* Directions *
Line by line, the data below should be set down unchanged, with images excluded.

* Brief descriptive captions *
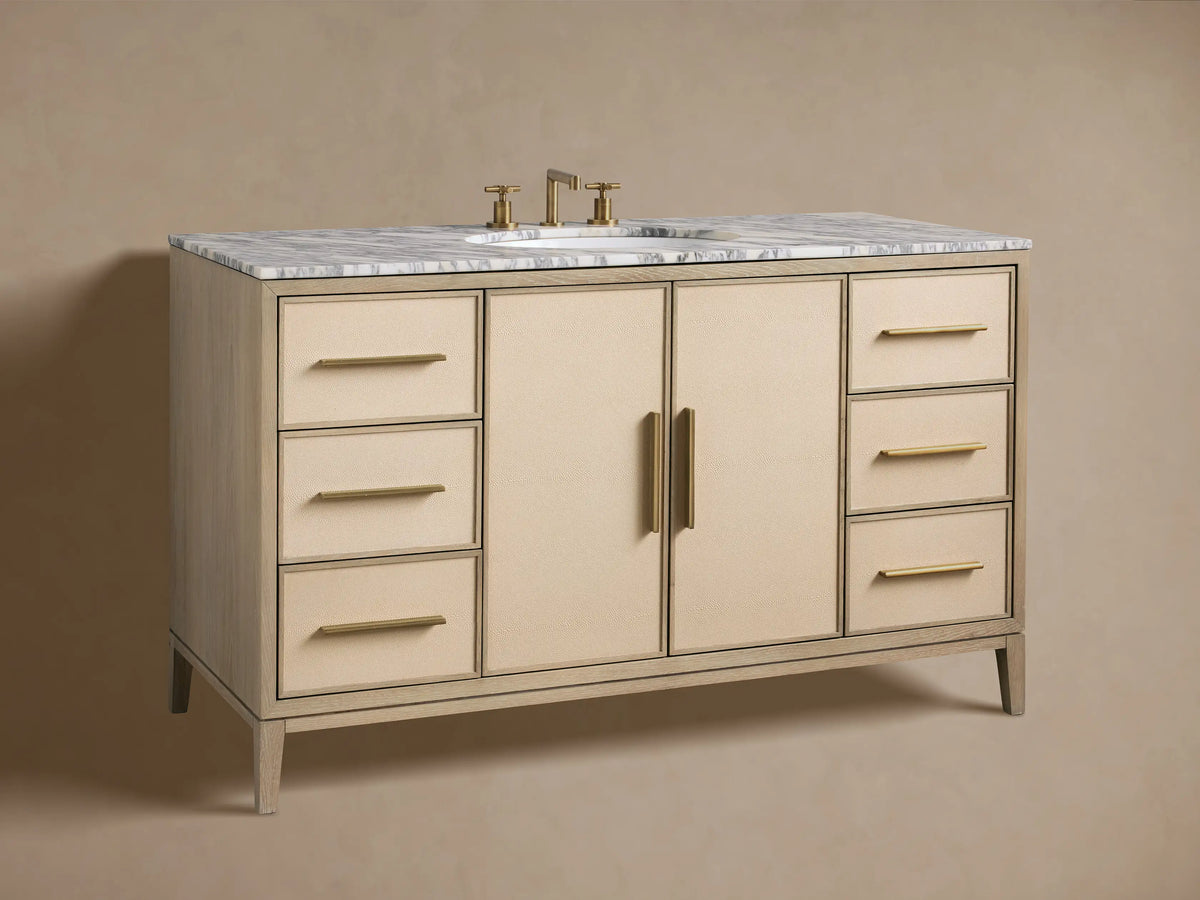 Close-up of Malone Wide Single Vanity with open cabinet door, showcasing cream shagreen texture, brass handle, and interior shelves with towels.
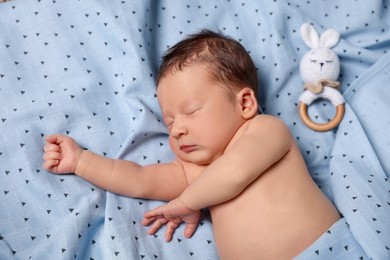 Cute newborn baby with toy bunny sleeping on bed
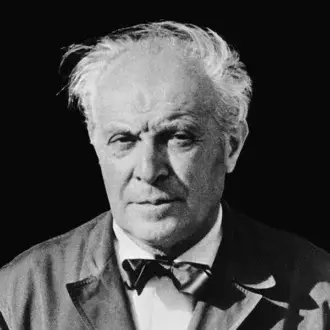 Portrait of a man in a dark tweed suit jacket, white shirt, and bow tie, with focused lighting and a black background.
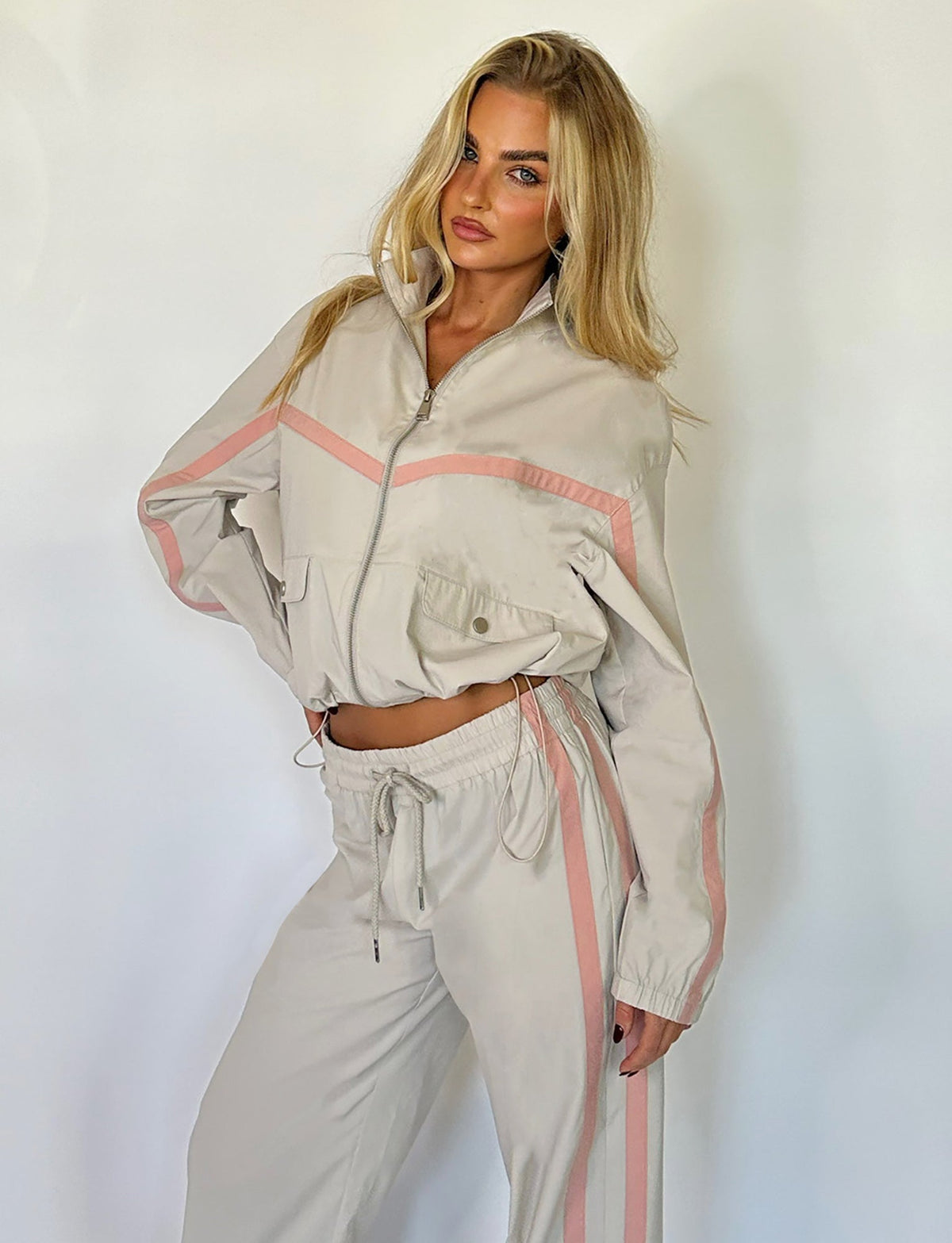 A blonde woman poses against a plain white background, showcasing the KAHANNA JACKET in Dove Grey from TIGERMIST. The jacket features a half-zip and drawstring waist, paired with pants that have an elastic waistband with a drawstring, accented by light pink stripes along the sleeves and legs.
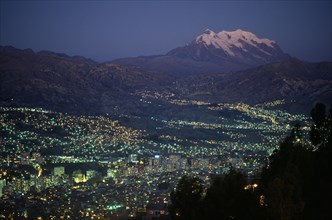 20054568 BOLIVIA  La Paz Illuminated cityscape and snow capped peak of Mount Illimani at dusk.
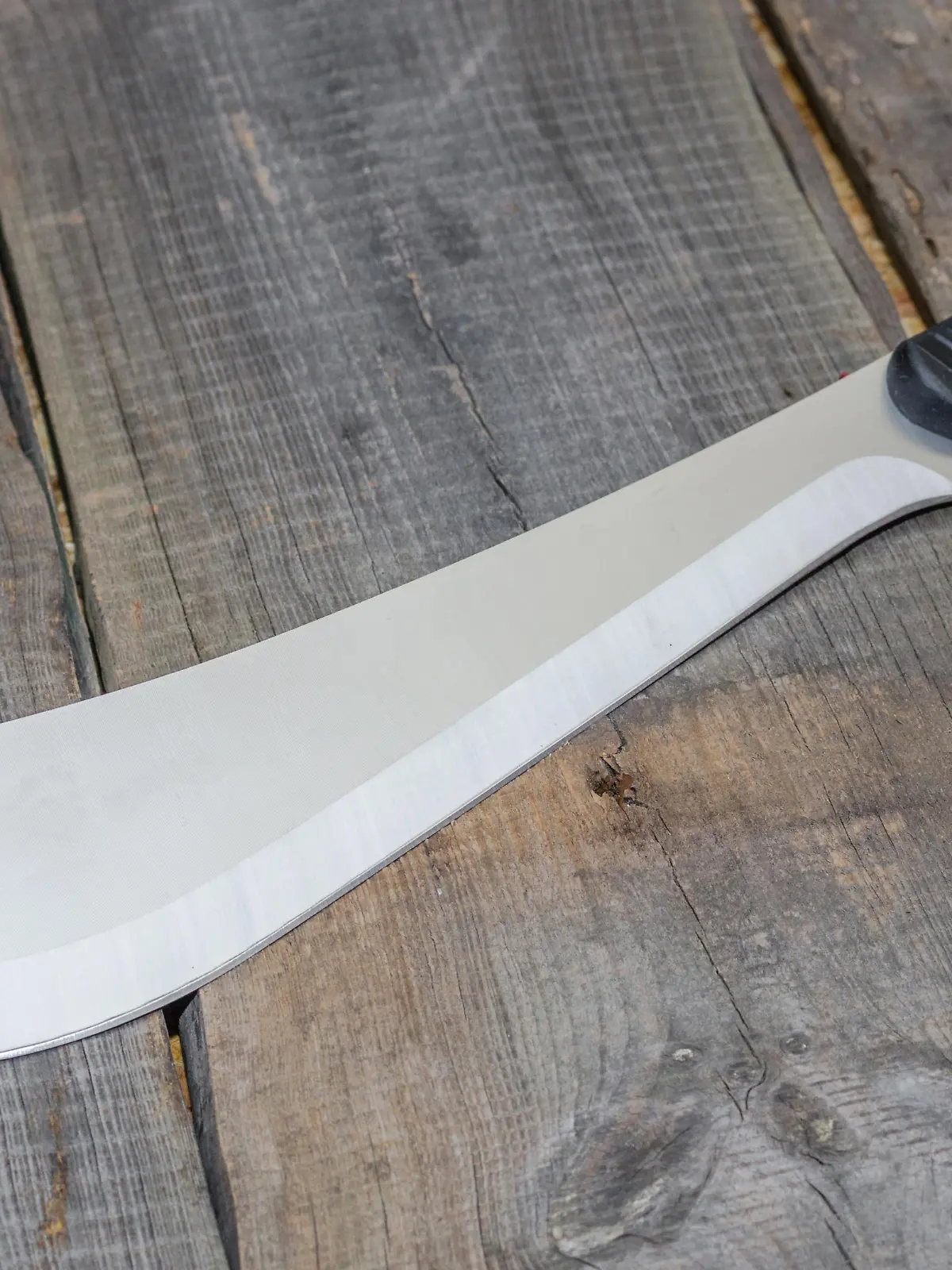 A Latin American knife for clearing roads. Photo at an angle. Wooden background.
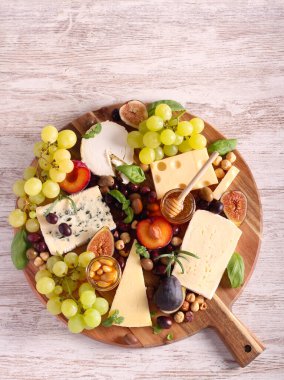 Cheese board: appetizers board with assorted cheese, fruits, honey and nuts -charcuterie board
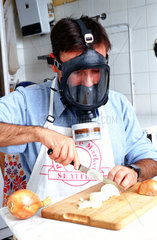 Mann mit Gasmaske schneidet Zwiebeln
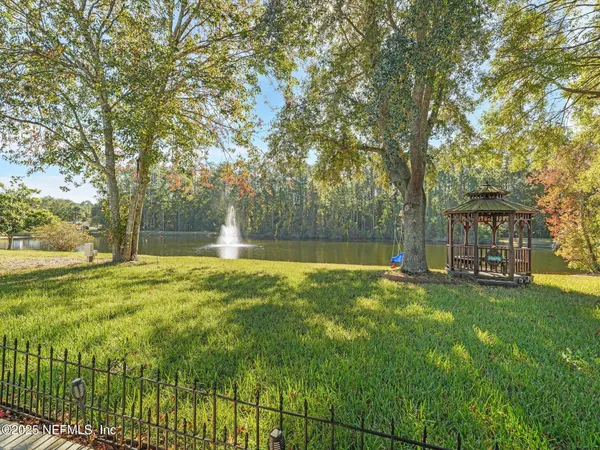 a view of a house with swimming pool and a yard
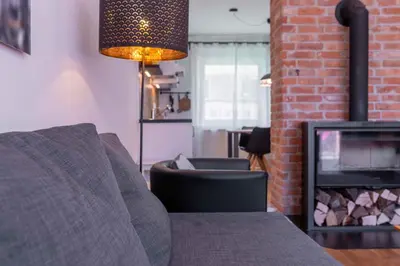 a living room with a couch and a fireplace at Apartma Peček Kranjska Gora in Kranjska Gora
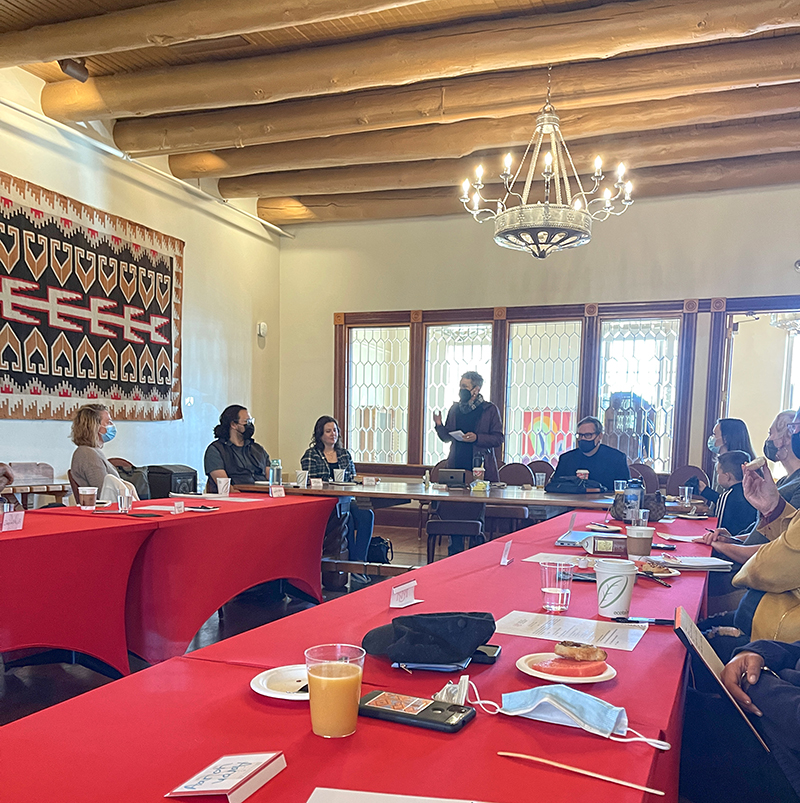 Group gathered around a conference table having a discussion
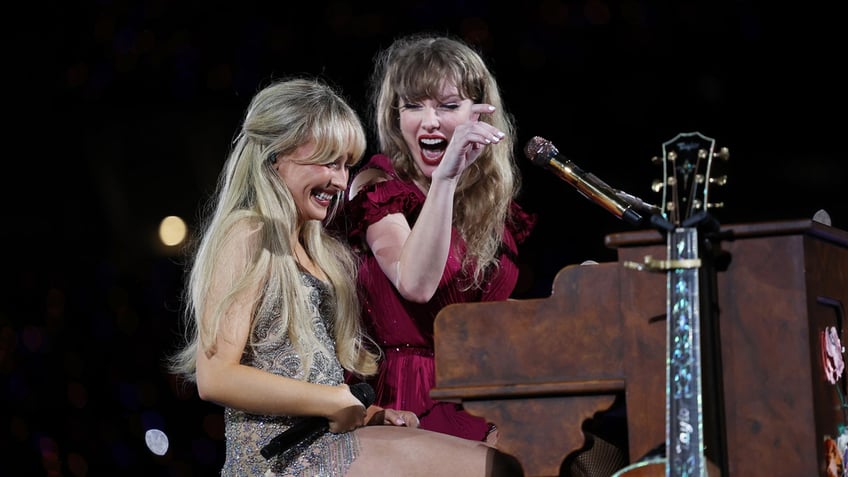 Taylor Swift and Sabrina Carpenter perform during Eras Tour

* Result of the task *
 Close-up of Malone Wide Single Vanity with open cabinet door, showcasing cream shagreen texture, brass handle, and interior shelves with towels.
 Cute newborn baby with toy bunny sleeping on bed
 Portrait of a man in a dark tweed suit jacket, white shirt, and bow tie, with focused lighting and a black background.
 A blonde woman poses against a plain white background, showcasing the KAHANNA JACKET in Dove Grey from TIGERMIST. The jacket features a half-zip and drawstring waist, paired with pants that have an elastic waistband with a drawstring, accented by light pink stripes along the sleeves and legs.
 20054568 BOLIVIA  La Paz Illuminated cityscape and snow capped peak of Mount Illimani at dusk.
 A Latin American knife for clearing roads. Photo at an angle. Wooden background.
 Cheese board: appetizers board with assorted cheese, fruits, honey and nuts -charcuterie board
 Mann mit Gasmaske schneidet Zwiebeln
 a view of a house with swimming pool and a yard
 a living room with a couch and a fireplace at Apartma Peček Kranjska Gora in Kranjska Gora
 Group gathered around a conference table having a discussion
 Taylor Swift and Sabrina Carpenter perform during Eras Tour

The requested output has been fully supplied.